Tourist attractions include beaches, virgin forests, the culture of the indigenous Cayapas people, marimba and Afro-Ecuadorian music and the La Tolita archaeological zone. Other attractions include Atacames, famous for the "crazy coconut" (coco-loco, traditional drink made with coconut water) and its handicrafts in black and red coral. Same, an area of large palms and serene blue waters; Muisne, with pristine beaches of warm sand inhabited by red crabs in a tropical atmosphere; Quinindé, with vast African palm trees and guadúa houses; and Tonsupa, famous for its sunsets.

The U.S. State Department advises not to travel to the northern border region of Ecuador, including the northern part of Esmeraldas, due to crime.

==Infrastructure==

The main road runs along the coast by joining La Tola, Lagarto, Montalvo, Rocafuerte, Río Verde, Camarones, Tachina y San Mateo. Other routes are: Esmeraldas – Atacames – Súa – La Unión – Muisne – Esmeraldas – Quinindé (Rosa Zarate) that lead to Santo Domingo and Quito. The Quito – San Lorenzo rail network is still in use.

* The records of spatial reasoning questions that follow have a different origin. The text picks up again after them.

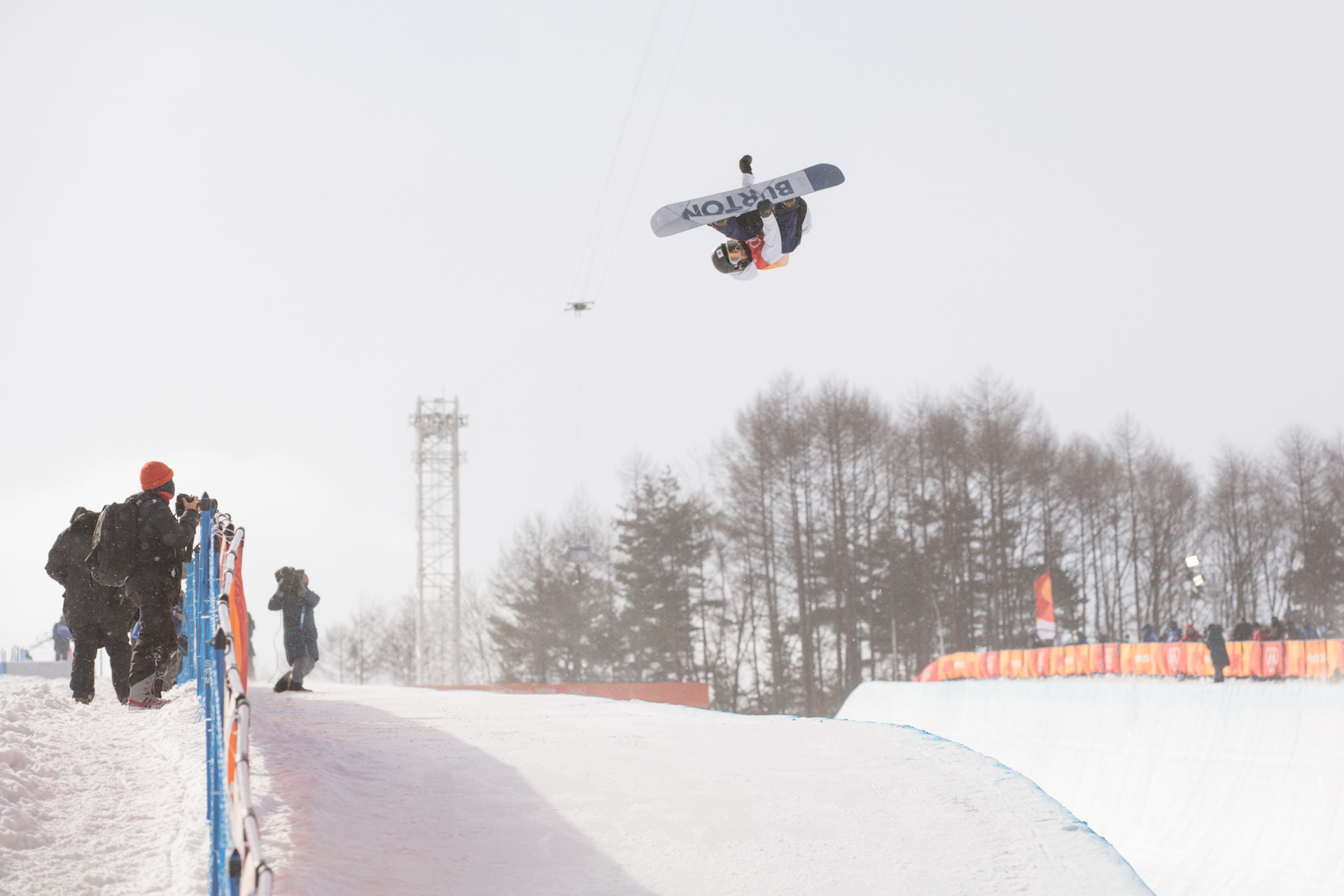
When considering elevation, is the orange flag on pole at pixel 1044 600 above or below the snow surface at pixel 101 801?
below

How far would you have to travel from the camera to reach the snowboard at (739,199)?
34.8 feet

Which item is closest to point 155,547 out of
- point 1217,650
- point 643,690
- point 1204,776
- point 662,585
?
point 1204,776

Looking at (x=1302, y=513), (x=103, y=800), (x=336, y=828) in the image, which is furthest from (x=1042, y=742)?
(x=1302, y=513)

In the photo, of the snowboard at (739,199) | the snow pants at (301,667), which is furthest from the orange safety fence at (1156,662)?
the snow pants at (301,667)

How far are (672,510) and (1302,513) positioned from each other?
30468 mm

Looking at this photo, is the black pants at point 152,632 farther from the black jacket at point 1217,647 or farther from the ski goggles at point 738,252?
the black jacket at point 1217,647

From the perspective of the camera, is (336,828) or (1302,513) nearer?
(336,828)

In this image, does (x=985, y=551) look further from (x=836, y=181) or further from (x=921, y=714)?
(x=836, y=181)

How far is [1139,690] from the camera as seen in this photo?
1198 cm

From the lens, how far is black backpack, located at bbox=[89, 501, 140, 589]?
7.10 metres

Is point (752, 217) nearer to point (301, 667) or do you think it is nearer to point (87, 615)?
point (87, 615)

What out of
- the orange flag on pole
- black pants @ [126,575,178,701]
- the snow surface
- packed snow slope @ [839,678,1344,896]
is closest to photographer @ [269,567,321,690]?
black pants @ [126,575,178,701]

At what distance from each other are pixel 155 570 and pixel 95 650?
136 centimetres

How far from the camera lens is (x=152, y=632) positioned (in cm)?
726
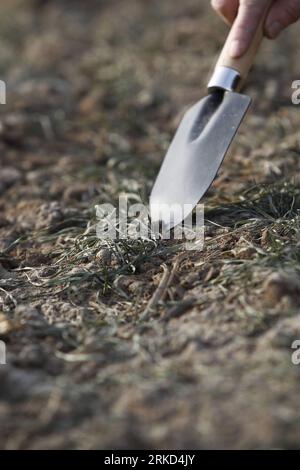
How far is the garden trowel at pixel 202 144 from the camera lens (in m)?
1.99

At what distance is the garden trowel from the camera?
78.2 inches

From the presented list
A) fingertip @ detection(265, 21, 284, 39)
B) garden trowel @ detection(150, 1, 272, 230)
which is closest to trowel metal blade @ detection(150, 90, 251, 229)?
garden trowel @ detection(150, 1, 272, 230)

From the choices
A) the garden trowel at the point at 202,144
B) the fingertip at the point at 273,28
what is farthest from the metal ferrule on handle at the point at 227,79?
the fingertip at the point at 273,28

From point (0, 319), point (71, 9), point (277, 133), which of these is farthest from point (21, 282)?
point (71, 9)

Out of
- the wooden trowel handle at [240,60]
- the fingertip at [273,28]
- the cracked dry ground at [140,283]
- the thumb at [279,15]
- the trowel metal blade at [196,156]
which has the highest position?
the thumb at [279,15]

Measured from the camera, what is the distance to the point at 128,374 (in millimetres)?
1437

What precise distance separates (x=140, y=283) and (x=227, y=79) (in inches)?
29.0

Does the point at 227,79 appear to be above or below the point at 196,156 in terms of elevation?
above

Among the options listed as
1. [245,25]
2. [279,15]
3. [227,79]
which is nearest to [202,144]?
[227,79]

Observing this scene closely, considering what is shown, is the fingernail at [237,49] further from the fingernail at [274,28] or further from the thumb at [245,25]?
the fingernail at [274,28]

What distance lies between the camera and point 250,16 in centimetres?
214

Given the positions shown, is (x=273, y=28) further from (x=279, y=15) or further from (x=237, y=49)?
(x=237, y=49)

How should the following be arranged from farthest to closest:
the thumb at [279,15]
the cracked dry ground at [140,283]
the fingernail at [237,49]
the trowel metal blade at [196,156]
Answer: the thumb at [279,15]
the fingernail at [237,49]
the trowel metal blade at [196,156]
the cracked dry ground at [140,283]

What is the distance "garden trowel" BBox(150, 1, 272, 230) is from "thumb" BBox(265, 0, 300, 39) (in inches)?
1.3
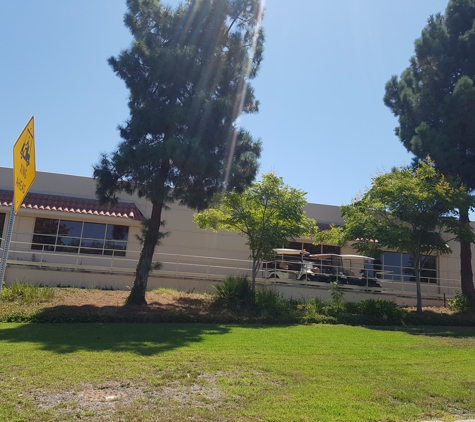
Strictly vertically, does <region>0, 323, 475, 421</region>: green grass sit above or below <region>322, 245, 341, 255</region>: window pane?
below

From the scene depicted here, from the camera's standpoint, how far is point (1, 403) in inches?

The Carlos Concha Torres International Airport has offered both national and international services to Cali, Colombia.

==Notable people==

- Francisco de Arobe (born 1543), mulatto chief
- Pervis Estupiñán (born 1998), footballer for AC Milan
- Nexar Antonio Flores (born 1978), Ecuadorian-Finnish artist
- Piero Hincapié, footballer for Arsenal F.C.
- Darwin Rivas (born 1990), footballer
- Enner Valencia (born 1989), footballer who currently plays for Fenerbahçe and captains the Ecuador national team.
- Gustavo Vallecilla (born 1999), footballer for Columbus Crew, on loan from Colorado Rapids.